What's the idiomatic way to handle errors from deferred cleanup functions?

5 minadvancedgodefererror-handlingcleanup

Quick Answer

A deferred cleanup call, like defer f.Close(), can itself return an error, but that error is easy to silently drop since defer statements don't naturally chain into the enclosing function's return value. The idiomatic fix is a named return value plus a deferred closure that checks the cleanup's error and merges it into the function's own return, often only if there wasn't already a more important error: defer func() { if cerr := f.Close(); cerr != nil && err == nil { err = cerr } }(). For less critical cleanup (like closing a response body you've already fully read), it's common and acceptable to just ignore the close error, or log it, rather than let a minor cleanup failure mask the real result of the function.

Detailed Answer

f.Close() returning an error that gets silently dropped is one of the most common small correctness gaps in real Go code.

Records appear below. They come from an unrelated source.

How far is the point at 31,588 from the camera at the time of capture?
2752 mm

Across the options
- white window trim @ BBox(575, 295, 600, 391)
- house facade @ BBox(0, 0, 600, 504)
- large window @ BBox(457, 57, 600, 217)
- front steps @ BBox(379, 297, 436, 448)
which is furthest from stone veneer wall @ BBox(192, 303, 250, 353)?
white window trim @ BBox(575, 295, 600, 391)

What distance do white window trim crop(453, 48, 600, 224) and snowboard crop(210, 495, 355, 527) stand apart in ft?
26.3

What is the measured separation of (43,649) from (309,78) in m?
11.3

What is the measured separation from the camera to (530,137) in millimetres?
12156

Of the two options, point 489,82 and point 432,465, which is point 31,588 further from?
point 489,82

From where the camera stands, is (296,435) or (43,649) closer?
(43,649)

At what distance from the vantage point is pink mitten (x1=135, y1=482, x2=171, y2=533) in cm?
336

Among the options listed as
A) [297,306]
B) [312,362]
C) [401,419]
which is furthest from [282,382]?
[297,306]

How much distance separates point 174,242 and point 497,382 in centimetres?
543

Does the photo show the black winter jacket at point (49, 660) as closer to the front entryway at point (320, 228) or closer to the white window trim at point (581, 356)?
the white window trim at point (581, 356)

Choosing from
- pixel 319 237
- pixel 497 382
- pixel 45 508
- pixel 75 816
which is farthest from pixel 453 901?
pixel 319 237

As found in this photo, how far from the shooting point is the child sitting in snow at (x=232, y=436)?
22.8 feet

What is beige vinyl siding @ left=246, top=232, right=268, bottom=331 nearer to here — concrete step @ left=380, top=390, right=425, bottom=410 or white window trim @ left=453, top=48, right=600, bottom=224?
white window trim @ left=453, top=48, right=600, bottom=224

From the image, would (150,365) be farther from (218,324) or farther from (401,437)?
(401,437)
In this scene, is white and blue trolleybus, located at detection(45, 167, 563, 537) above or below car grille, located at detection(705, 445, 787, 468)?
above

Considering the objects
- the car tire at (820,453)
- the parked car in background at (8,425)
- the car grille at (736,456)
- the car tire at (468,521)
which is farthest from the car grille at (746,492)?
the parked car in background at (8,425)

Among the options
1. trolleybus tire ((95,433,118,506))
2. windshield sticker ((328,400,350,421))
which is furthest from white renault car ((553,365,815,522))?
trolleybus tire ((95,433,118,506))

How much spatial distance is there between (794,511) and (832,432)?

The common, slightly-lossy pattern

func writeFile(path string, data []byte) error {
    f, err := os.Create(path)
    if err != nil {
        return err
    }
    defer f.Close()   // return value silently discarded

    _, err = f.Write(data)
    return err
}

If f.Close() fails, for instance because a buffered write never actually flushed to disk, that failure is completely invisible to the caller.

Capturing the deferred error properly

func writeFile(path string, data []byte) (err error) {
    f, createErr := os.Create(path)
    if createErr != nil {
        return createErr
    }
    defer func() {
        if cerr := f.Close(); cerr != nil && err == nil {
            err = cerr   // only surface the close error if nothing else already failed
        }
    }()

    _, err = f.Write(data)
    return err
}

The named return err lets the deferred closure read and modify the actual value the function sends back, which is exactly the mechanism named returns exist for.

When it's fine to just ignore it

resp, err := http.Get(url)
if err != nil {
    return err
}
defer resp.Body.Close()   // ignoring this error is standard practice here

For something like an HTTP response body you've already fully read, a failure to close cleanly is rarely actionable or important enough to plumb through the function's return value. The general guidance: capture and surface cleanup errors when they indicate real data-loss risk, like a file write not being durably flushed. It's reasonable to ignore them once the resource's job was already done and a close failure carries little practical consequence.